Data listing:
= = =

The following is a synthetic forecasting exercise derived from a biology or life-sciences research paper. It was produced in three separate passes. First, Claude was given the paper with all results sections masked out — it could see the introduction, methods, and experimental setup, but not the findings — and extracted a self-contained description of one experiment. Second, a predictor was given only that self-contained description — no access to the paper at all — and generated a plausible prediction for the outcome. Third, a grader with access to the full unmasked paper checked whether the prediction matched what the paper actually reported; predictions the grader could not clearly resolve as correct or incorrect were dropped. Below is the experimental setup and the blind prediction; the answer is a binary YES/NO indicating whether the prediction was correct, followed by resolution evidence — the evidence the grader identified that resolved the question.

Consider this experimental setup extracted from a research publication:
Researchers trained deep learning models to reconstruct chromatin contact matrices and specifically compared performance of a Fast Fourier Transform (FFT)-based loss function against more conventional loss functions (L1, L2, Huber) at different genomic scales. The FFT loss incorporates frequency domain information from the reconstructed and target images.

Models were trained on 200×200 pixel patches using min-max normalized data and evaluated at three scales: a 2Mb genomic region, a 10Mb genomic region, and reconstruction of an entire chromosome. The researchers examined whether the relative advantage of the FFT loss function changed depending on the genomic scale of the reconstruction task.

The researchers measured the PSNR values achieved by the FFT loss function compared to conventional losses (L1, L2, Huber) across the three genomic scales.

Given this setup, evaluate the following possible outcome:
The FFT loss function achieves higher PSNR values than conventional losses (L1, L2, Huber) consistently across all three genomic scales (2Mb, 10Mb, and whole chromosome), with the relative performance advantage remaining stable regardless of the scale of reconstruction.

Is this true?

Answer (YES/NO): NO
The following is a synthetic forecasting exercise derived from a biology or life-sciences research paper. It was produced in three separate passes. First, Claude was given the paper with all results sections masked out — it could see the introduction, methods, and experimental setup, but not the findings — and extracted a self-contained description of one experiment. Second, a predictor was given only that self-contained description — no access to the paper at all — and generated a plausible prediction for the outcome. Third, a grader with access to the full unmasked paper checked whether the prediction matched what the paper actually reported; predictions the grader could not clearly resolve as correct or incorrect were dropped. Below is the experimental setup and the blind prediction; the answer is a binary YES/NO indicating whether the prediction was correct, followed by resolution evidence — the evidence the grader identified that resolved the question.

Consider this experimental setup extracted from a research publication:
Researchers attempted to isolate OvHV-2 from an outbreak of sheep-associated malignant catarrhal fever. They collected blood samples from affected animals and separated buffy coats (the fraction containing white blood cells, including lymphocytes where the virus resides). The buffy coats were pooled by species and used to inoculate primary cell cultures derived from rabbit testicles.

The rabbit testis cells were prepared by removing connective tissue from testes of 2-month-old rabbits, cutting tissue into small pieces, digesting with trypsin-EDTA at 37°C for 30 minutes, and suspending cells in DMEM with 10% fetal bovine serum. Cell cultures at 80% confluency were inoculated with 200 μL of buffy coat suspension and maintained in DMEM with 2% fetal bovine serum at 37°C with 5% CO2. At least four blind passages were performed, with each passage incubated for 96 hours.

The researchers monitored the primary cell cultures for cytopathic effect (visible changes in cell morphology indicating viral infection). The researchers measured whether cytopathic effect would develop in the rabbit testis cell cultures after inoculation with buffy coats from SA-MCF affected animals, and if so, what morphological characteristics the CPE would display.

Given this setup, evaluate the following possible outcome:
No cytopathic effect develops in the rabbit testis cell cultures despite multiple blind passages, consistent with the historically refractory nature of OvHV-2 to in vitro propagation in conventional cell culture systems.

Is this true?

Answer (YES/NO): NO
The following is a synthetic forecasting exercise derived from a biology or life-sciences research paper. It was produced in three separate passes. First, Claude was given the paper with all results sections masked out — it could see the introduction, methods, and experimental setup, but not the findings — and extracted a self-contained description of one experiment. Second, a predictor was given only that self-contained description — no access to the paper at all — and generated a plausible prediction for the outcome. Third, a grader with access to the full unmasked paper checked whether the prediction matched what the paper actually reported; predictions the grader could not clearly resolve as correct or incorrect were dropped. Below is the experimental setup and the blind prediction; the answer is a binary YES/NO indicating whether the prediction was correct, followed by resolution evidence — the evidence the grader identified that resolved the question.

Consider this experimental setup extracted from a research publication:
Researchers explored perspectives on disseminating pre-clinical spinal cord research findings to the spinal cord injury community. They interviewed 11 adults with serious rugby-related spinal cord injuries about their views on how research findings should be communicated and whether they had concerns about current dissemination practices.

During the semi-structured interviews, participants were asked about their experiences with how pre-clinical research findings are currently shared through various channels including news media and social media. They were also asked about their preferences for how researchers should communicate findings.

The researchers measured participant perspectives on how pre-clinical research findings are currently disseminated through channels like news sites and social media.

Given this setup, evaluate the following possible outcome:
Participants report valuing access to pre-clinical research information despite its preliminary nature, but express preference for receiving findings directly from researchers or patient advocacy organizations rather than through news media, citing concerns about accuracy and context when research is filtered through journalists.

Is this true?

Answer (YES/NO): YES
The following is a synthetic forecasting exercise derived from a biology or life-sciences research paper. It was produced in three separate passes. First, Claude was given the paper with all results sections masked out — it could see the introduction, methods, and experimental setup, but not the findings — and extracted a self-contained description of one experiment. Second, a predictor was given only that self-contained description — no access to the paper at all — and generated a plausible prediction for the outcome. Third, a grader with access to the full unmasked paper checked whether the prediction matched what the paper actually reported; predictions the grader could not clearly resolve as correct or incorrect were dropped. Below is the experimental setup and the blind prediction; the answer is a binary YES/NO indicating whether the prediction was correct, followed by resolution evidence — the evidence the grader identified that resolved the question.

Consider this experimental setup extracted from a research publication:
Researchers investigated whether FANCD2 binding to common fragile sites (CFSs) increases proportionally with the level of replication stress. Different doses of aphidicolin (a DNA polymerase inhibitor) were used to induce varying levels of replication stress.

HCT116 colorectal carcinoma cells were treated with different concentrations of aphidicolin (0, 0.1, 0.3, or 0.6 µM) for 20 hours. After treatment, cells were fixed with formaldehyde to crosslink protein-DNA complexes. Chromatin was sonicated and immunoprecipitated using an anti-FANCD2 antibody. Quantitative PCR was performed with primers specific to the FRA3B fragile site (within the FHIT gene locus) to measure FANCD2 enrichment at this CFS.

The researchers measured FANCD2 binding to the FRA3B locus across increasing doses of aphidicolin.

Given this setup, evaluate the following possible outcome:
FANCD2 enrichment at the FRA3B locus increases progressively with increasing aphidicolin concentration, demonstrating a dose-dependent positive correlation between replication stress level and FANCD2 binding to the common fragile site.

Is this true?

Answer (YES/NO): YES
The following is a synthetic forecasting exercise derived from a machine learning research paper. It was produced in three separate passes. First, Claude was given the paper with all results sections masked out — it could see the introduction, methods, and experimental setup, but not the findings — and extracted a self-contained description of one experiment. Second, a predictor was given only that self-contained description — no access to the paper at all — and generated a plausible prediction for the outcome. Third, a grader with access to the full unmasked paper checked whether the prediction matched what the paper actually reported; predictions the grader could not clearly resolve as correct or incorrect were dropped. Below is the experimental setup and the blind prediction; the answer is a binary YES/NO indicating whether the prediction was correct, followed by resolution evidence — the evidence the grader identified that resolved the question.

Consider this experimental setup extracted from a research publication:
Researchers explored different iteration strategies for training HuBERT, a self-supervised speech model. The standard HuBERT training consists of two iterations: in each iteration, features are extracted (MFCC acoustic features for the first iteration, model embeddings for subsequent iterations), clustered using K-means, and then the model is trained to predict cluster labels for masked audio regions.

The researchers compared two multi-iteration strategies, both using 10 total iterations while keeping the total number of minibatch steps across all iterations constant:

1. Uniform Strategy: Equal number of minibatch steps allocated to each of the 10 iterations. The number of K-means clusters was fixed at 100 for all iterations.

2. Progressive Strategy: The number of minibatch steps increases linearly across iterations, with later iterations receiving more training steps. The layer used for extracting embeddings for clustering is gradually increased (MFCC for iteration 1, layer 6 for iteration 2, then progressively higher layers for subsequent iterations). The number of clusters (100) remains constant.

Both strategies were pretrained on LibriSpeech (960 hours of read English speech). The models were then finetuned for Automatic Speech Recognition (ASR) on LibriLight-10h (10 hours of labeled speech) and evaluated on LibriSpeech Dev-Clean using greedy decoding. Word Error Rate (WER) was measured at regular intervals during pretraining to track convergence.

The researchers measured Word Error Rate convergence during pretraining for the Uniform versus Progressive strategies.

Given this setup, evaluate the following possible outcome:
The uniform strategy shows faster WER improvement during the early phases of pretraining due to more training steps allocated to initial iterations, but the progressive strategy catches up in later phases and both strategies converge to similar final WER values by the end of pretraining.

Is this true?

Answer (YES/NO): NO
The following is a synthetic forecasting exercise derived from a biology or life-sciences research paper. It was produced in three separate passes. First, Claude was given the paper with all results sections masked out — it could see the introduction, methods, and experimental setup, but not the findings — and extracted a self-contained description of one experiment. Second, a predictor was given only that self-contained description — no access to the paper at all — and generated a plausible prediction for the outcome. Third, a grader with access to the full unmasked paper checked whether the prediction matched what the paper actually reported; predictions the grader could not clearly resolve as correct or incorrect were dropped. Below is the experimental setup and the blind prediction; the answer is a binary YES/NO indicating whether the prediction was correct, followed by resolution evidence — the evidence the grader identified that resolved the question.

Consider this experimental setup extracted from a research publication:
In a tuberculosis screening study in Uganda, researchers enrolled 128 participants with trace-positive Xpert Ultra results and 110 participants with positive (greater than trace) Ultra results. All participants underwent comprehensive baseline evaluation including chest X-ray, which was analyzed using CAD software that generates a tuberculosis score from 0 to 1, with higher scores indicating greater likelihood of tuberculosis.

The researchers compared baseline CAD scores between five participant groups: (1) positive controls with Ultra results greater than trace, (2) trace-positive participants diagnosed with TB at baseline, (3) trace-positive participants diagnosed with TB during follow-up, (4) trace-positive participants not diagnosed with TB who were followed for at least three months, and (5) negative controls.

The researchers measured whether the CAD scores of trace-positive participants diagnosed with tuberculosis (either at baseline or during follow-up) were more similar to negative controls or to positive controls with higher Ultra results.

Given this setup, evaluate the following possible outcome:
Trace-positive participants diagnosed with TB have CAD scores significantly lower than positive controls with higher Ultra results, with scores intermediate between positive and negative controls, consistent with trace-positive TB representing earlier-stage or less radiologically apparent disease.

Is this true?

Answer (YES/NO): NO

= = =

Assigned task: All that is wanted is the lines from the one containing "The researchers measured whether the" through the last line of the records, restated word for word.

Solution for this problem:
The researchers measured whether the CAD scores of trace-positive participants diagnosed with tuberculosis (either at baseline or during follow-up) were more similar to negative controls or to positive controls with higher Ultra results.

Given this setup, evaluate the following possible outcome:
Trace-positive participants diagnosed with TB have CAD scores significantly lower than positive controls with higher Ultra results, with scores intermediate between positive and negative controls, consistent with trace-positive TB representing earlier-stage or less radiologically apparent disease.

Is this true?

Answer (YES/NO): NO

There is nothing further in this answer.